¿Sufres de fobia a los espacios cerrados?

El otro día estuvimos sentados afuera con mi cita, pero no podía sentirse cómoda al aire libre. Constantemente me decía “aquí es mejor”, eligiendo lugares cerrados. Creo que hay algo que le molesta, pero no lo puede explicar. ¿Cómo puedo entenderlo?

creo que podría ser fobia a los espacios abiertos, es decir, lo contrario.

He leído en algún lugar que se sienten más cómodos en espacios cerrados porque afuera hay demasiado oxígeno, algo así. Decían que se confunden.

@kahvebitmeden ¿qué tipo de lógica es esta? ¿Puede causar molestias tener demasiado oxígeno? Has leído algo equivocado.
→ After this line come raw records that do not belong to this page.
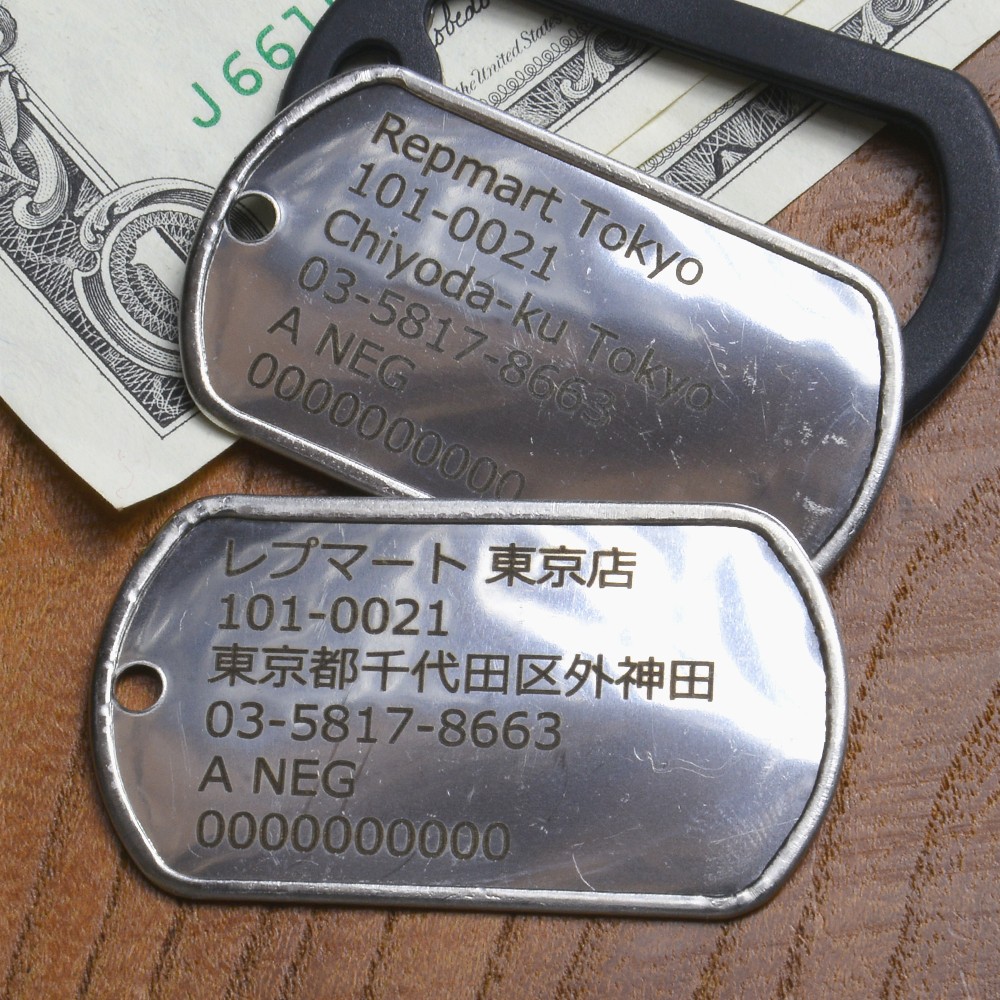 ドックタグ 仮面ライダーゼロワン ドッグタグネックレス | 仮面ライダーゼロワン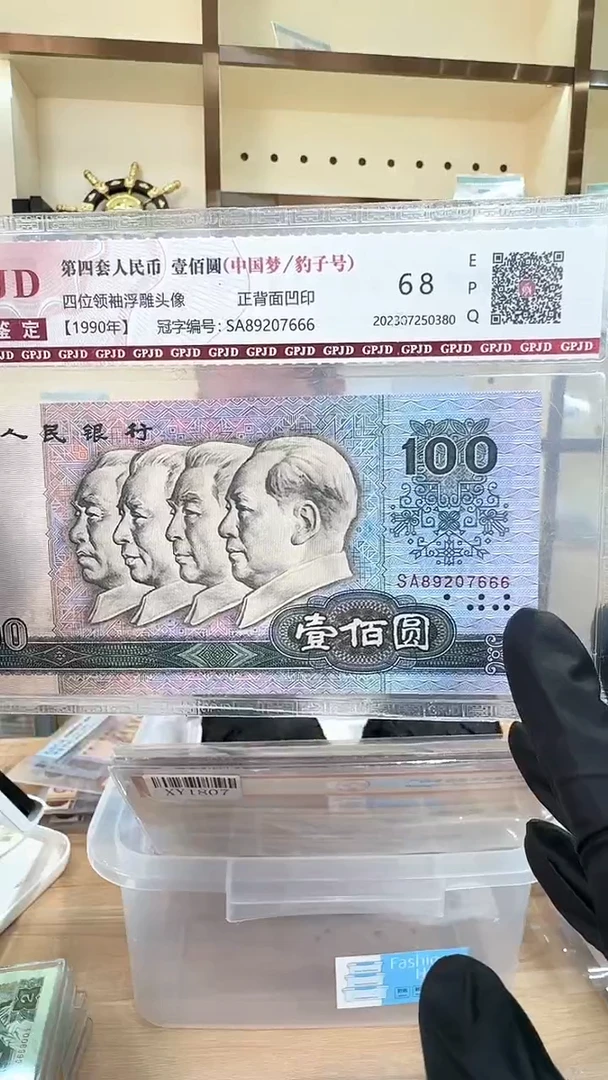 冠-评级-90100单张89207666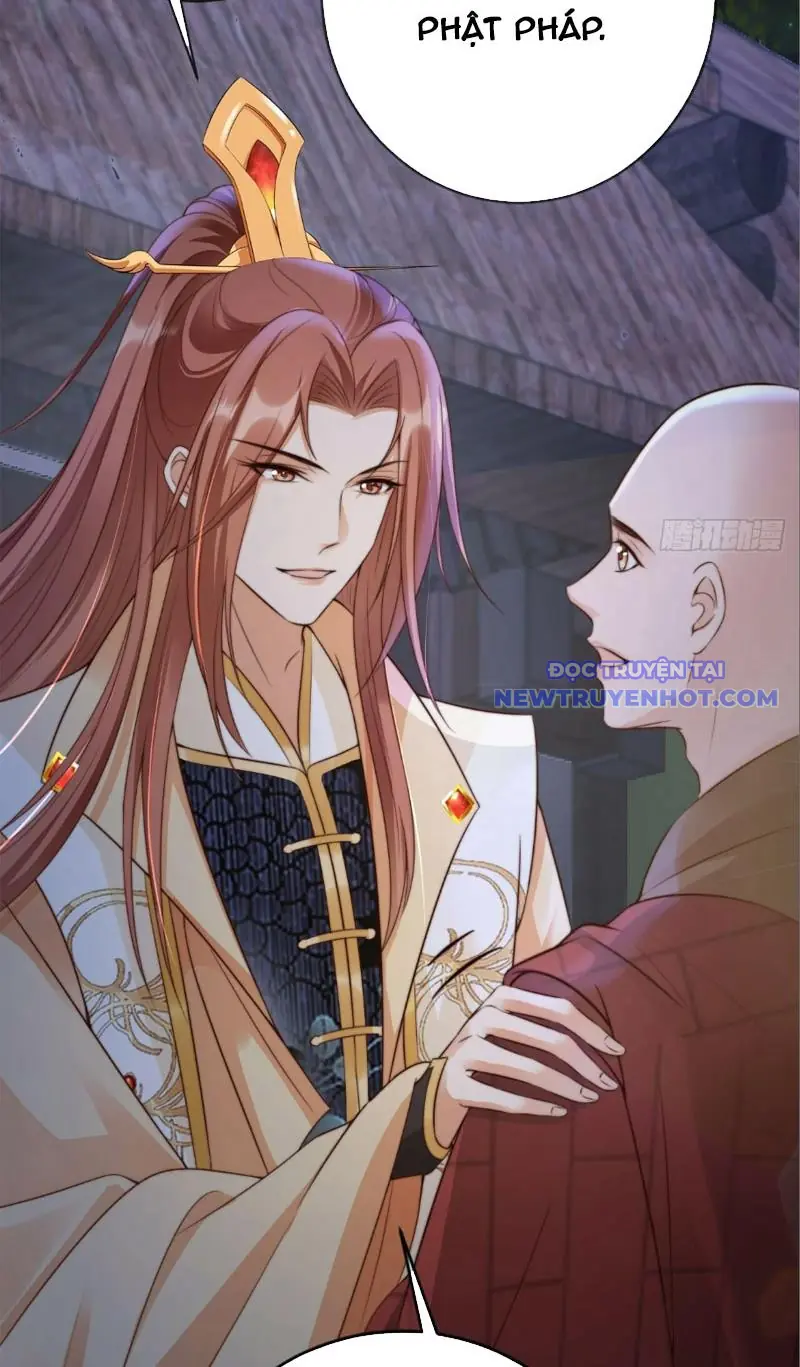 Tùy Tùng Của Nữ Phản Diện Chapter 23 - Trang 15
@biseydiycem pero cuando digo área al aire libre, no estaba muy llena. Me pregunté si podría haber otra razón detrás de eso.

Puede ser fobia o incomodidad, pero creo que deberías preguntar directamente. Si hay algo que le incomoda, podría tener dudas a la hora de explicarlo. Hay que hablar claramente.

Quizás haya vivido un evento en un espacio abierto o haya notado algo desencadenante en ese entorno, puede ser una situación que tú no conozcas. Directamente puedes preguntar “¿por qué elegiste ese lugar?” para que lo explique con comodidad. No insistas demasiado, puede tomar tiempo para que se abra.

Quizás el evento no tenga que ver con el lugar, sino con la dinámica de tu encuentro contigo. Es decir, puede que quiera sentir más “control” al hablar contigo en un ambiente cerrado. Al aire libre, puede distraerse más o sentirse más vulnerable. Si hace lo mismo en la próxima cita, creo que lo deducirás de su actitud.

Quizás esté incómodo debido a una condición física, pero no quiera decirlo. Podría tener sensibilidad a la luz, al frío o al sonido en espacios exteriores. Si le preguntas suavemente: “¿Dónde te sientes más cómodo?”, tal vez se abra más fácilmente.

Quizás sea simplemente cuestión de hábitos, es decir, no es una fobia. Todos se sienten más seguros en diferentes lugares, no tiene que ver necesariamente con el pasado. Si preguntas: “¿Te sientes más cómodo al aire libre o dentro de casa?”, obtendrás una pista clara, tal vez lo estés exagerando en tu mente.

Elegir un lugar cerrado podría ser para evitar situaciones como ataques de pánico o mareos, pensé. Al aire libre, estas cosas se vuelven más evidentes, la gente podría sentirse incómoda al notar. ¿Prefiere hacer un monitoreo físico, o sea, elige un lugar cerrado para poder controlar mejor el entorno? Puedes preguntar eso directamente.

Puedes también observar la relación entre la elección de un espacio cerrado y la ansiedad social. Sentirse como si hubiera menos ojos sobre uno puede ser una situación que impida sentirse cómodo entre las personas. En estas circunstancias, en lugar de preguntar directamente por la causa, si abres la conversación con una pregunta como “¿Cuál crees que sería un lugar más espacioso?”, fluirá de manera más natural.

La elección de espacios cerrados a veces está totalmente relacionada con la percepción de seguridad. Tal vez en los espacios abiertos se siente una amenaza que es menos controlable. No es por la adrenalina o por una experiencia pasada, sino simplemente por un pensamiento de “por si acaso”. Hay que averiguar si realmente es así.

Tal vez no sea una fobia, sino que tenga una razón práctica. Por ejemplo, puede que le moleste el viento cuando está en una mesa al aire libre. En lugar de darle tantas vueltas a si es una “fobia o un trauma del pasado”, creo que deberías preguntar directamente “¿por qué prefieres espacios cerrados?” No hay que complicarse demasiado.

Quizás la multitud y el ruido del entorno lo estén afectando. Los espacios cerrados pueden parecer más aislados. Si prefieres el aire libre, ofrécelo claramente, cuál es más fácil de entender.

A veces, la elección de un lugar cerrado no solo puede estar relacionada con la ansiedad, también puede haber un aspecto práctico. Por ejemplo, puede ser un lugar donde se sienta más cómodo debido a la luz solar, el clima o el confort físico. Puedes averiguarlo con una pregunta como “¿Dónde te sientes generalmente más cómodo?”, no una situación específica, sino una percepción general de comodidad.

Quizás se adapte completamente a las preferencias de los demás, pero eso le genera tensión. Como nadie le pregunta directamente “¿por qué elegiste este lugar?”, él puede no sentir la necesidad de dar una explicación. Una vez que le preguntes claramente “¿cuál es el lugar más cómodo para ti?”, creo que sería bueno dejarle la pelota a él.